* BEGIN Selection *

Ocean Vuong is a Vietnamese-American writer who has received numerous awards and nominations. His three separate poems – Prayer for the Newly Damned, Telemachus, and Self Portrait as Exit Wounds – respectively won the Stanley Kunitz Memorial Prize, the Chad Walsh Poetry Prize, and the Pushcart Prize before being published as a complete collection of poems.

Vuong's poetry collection, Night Sky with Exit Wounds, was one of the New York Times Critics' Top Books of 2016. It's earned him a series of prestigious awards such as the T. S. Eliot Prize, the Thom Gunn Award, the Whiting Award, and the Forward Prize for Best First Collection. The book was also a finalist for the Kate Tufts Discovery Award and the Lambda Literary Awards.

Three years later, Ocean Vuong released his debut novel, On Earth We're Briefly Gorgeous, which continued to earn him many of the first literary awards in his career such as the American Book Awards, the Ferro-Grumley Award, the Mark Twain American Voice in Literature, the Brooklyn Public Library Literary Prize, and the New England Book Award for Fiction. It was named one of the best book of the year by Time, The Washington Post, The New Yorker, The Guardian, Entertainment Weekly, The Wall Street Journal and many more. The book was longlisted for the National Book Award for Fiction, the PEN/Hemingway Award for Debut Novel, the Andrew Carnegie Medal in Fiction, and the Aspen Words Literary Prize. The novel was also a finalist for the Center for Fiction First Novel Prize, the PEN/Faulkner Award for Fiction, the International Dublin Literary Award, the Dylan Thomas Prize, the Kirkus Prize and the Lambda Literary Awards.

* END Selection *

> [What you need to do]: In the text on Ocean Vuong's awards, which prize did the poem Telemachus win?

* BEGIN Material provided *

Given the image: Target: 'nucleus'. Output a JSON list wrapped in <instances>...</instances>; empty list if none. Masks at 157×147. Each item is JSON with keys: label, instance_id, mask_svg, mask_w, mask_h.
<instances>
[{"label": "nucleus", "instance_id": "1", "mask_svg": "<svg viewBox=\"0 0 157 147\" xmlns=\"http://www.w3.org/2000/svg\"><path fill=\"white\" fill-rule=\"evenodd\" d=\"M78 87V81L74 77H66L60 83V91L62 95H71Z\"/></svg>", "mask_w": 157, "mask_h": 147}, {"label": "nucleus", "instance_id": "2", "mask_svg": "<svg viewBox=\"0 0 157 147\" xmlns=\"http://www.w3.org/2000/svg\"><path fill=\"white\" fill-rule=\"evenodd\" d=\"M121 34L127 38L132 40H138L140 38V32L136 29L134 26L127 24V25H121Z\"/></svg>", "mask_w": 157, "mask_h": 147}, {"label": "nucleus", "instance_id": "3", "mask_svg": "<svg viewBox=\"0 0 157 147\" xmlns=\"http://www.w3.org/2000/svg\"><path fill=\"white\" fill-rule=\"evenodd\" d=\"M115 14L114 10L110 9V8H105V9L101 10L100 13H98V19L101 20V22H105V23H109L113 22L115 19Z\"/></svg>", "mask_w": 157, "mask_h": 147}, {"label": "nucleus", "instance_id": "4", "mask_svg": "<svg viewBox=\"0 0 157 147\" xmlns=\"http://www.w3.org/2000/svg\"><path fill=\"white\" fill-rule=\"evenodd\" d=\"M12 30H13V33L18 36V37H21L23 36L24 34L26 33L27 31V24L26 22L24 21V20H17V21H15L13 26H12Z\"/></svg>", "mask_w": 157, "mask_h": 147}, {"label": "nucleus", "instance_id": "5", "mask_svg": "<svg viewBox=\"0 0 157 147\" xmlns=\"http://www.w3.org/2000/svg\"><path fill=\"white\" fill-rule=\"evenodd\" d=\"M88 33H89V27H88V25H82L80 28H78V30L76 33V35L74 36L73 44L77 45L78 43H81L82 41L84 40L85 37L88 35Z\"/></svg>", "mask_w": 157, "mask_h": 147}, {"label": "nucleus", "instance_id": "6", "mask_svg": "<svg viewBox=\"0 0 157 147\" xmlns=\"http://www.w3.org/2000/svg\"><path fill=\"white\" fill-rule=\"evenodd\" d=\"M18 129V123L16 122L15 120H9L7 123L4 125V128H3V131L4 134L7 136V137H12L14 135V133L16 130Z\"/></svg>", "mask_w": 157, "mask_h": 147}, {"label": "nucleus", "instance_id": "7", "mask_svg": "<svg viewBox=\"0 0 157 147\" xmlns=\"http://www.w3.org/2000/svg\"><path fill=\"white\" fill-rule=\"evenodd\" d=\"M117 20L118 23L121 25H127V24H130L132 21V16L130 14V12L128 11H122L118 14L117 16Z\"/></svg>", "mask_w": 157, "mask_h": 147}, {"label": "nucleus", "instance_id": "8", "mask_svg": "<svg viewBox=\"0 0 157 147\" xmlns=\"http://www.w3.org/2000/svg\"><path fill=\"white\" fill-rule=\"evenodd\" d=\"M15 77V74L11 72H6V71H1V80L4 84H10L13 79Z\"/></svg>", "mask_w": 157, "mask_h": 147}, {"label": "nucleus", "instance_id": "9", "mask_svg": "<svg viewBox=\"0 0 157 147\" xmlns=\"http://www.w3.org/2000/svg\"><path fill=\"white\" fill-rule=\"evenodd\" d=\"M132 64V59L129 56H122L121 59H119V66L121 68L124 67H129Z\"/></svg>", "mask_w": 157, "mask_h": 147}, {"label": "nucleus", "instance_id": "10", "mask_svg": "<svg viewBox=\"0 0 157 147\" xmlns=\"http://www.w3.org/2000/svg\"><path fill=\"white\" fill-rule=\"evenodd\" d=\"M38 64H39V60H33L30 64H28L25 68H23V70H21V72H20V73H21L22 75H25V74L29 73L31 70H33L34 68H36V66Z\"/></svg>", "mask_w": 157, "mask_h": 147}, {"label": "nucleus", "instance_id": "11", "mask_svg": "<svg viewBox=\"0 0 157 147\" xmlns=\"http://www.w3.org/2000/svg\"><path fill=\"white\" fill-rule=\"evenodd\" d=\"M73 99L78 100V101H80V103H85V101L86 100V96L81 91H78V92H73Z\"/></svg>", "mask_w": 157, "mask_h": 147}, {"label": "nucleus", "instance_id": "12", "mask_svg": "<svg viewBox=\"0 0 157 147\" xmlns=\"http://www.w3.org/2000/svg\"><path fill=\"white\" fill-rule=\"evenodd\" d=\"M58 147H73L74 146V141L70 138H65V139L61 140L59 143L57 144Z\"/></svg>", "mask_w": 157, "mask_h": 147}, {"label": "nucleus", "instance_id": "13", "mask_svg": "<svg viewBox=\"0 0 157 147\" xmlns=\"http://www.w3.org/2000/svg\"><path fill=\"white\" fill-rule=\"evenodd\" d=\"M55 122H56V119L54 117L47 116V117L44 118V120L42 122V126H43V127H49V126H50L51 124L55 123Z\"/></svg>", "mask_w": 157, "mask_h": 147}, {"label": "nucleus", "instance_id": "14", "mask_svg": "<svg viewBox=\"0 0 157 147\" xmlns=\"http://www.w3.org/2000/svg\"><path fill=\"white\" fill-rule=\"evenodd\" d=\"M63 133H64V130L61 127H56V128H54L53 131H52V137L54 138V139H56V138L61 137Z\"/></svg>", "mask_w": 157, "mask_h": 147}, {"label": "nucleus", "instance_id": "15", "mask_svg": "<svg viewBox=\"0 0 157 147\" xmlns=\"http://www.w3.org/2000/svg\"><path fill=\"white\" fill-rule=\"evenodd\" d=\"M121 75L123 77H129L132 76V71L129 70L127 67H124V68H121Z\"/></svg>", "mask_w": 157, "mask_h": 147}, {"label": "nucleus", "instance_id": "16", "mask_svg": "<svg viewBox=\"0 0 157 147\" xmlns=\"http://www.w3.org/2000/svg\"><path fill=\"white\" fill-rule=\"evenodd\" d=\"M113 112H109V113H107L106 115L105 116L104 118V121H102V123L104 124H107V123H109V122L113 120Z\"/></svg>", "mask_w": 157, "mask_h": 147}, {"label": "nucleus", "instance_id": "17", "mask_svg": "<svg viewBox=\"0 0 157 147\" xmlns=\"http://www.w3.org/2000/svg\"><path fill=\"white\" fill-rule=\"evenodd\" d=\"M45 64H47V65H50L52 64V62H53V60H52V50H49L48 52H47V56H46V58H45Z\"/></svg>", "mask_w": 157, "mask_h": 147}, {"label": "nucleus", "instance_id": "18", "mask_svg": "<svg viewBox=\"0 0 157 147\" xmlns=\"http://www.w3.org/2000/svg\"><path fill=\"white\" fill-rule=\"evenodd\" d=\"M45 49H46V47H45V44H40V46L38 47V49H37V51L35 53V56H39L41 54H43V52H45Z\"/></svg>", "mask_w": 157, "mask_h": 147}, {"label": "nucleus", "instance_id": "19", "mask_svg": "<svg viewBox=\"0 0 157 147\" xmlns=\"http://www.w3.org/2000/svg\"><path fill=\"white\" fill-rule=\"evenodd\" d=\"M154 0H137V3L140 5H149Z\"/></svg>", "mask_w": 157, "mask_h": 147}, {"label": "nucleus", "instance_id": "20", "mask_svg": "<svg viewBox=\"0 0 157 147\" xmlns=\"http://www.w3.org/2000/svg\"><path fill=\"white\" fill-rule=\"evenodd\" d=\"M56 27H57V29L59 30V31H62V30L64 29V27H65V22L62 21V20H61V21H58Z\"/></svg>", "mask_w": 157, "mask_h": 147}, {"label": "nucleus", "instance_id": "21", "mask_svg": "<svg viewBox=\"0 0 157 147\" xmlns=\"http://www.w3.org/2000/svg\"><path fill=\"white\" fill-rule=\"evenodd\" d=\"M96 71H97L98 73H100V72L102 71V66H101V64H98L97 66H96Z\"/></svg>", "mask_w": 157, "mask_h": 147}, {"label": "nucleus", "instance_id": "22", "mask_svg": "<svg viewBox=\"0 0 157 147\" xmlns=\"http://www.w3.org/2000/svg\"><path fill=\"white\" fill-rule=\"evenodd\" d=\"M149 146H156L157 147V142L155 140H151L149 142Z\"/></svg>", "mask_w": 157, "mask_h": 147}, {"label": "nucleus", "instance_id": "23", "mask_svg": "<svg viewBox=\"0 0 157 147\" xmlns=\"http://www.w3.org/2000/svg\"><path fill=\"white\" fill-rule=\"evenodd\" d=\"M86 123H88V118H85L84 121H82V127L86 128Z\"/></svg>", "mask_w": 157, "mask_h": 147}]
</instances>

* END Material provided *

> [Solution for this task]: The Chad Walsh Poetry Prize.